What My Favorite Authors Have Taught Me

 Recently, a reader asked me what authors have influenced me the most. Who have I learned from?

I think every author I’ve ever read has influenced me in some way. Either as examples of how to write or how not to write. I’ll focus on the positive side of the question here.

I’ll discuss a few in this post and explore others in future posts.

These aren’t ranked according to who is the most influential. That would be almost impossible. Some have inspired the love of reading and the desire to write. Others have shown aspects of the craft, of how to write a story.

Walter Farley is without a doubt the first writer to influence me. I loved his Black Stallion stories. He is the author who first instilled the idea of writing stories. That seed took many years of germination before producing fruit. Fruit that led to a third career as a writer.

I discovered Orson Scott Card through Ender’s Game. My appreciation of him deepened with his Alvin Maker series. From Mr. Card, I learned the importance of building credible story worlds that are so real you forget they’re the creations of one man’s mind. His books on the craft of writing taught me about creating compelling characters and how to build story worlds that transport the reader into new experiences even in what feels like a familiar setting. His alternative American History in the Alvin Maker series left me believing it could have really happened.
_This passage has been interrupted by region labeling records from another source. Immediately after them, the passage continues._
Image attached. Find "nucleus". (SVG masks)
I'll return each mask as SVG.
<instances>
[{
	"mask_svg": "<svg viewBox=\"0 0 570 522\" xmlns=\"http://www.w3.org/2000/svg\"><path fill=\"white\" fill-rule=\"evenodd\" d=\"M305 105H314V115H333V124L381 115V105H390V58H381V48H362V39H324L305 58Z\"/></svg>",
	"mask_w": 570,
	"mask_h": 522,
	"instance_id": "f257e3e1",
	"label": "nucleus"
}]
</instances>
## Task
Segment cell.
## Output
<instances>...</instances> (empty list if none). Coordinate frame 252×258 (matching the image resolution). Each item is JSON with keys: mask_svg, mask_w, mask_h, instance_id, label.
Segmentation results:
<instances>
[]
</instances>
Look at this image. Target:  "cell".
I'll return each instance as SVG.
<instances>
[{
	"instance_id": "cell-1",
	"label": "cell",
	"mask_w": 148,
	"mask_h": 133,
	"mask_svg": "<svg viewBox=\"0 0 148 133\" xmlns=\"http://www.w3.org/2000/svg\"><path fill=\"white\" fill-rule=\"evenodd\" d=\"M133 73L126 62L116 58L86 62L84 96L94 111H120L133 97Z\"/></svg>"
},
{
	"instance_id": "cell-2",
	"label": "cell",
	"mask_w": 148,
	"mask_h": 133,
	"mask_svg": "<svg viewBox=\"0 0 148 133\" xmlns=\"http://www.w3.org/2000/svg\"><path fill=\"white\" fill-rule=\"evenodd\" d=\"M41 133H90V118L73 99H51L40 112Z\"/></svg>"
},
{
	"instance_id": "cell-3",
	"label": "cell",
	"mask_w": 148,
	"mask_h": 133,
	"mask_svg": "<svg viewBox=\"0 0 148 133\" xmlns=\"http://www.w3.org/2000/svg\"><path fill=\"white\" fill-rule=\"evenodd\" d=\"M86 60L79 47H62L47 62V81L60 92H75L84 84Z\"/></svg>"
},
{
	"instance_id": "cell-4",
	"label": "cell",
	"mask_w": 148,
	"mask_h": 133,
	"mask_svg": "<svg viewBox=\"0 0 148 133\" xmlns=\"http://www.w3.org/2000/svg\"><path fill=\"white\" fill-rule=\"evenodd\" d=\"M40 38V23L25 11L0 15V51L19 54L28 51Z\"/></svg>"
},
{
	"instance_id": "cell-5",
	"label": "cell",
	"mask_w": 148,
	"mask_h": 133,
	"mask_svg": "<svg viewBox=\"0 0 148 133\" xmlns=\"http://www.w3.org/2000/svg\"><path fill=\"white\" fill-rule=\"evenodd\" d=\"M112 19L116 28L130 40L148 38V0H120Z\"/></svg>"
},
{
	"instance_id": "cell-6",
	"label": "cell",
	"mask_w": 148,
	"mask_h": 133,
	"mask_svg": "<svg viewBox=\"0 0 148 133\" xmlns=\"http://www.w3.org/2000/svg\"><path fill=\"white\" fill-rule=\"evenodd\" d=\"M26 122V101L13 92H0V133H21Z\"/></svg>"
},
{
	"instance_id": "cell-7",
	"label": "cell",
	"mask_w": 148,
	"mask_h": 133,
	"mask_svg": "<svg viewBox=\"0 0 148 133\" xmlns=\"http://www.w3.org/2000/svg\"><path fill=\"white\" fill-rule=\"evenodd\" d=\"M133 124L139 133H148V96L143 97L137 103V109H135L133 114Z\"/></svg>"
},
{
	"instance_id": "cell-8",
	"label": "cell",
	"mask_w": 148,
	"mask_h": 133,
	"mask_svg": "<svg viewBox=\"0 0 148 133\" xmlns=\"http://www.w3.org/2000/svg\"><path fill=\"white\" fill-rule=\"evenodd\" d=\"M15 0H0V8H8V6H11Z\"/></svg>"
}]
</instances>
Morgan Llwelyn writes about Ireland with stories based on hard fact—her Irish Century series—and stories that are mix of history and mythology such as The Lion of Ireland and so many others. I study her to learn how to make real historical characters come alive in the reader’s mind and heart. Her story worlds portray an Ireland so real, I am there with the sea breeze in my face, the aroma of the peat bogs, the cacophony of the cities. Her descriptions of Irish forts and the halls of the kings are alive with the reality of the time period whether it’s the Twentieth Century or the mists and myths of time.

What authors have influenced you then most? How? Why?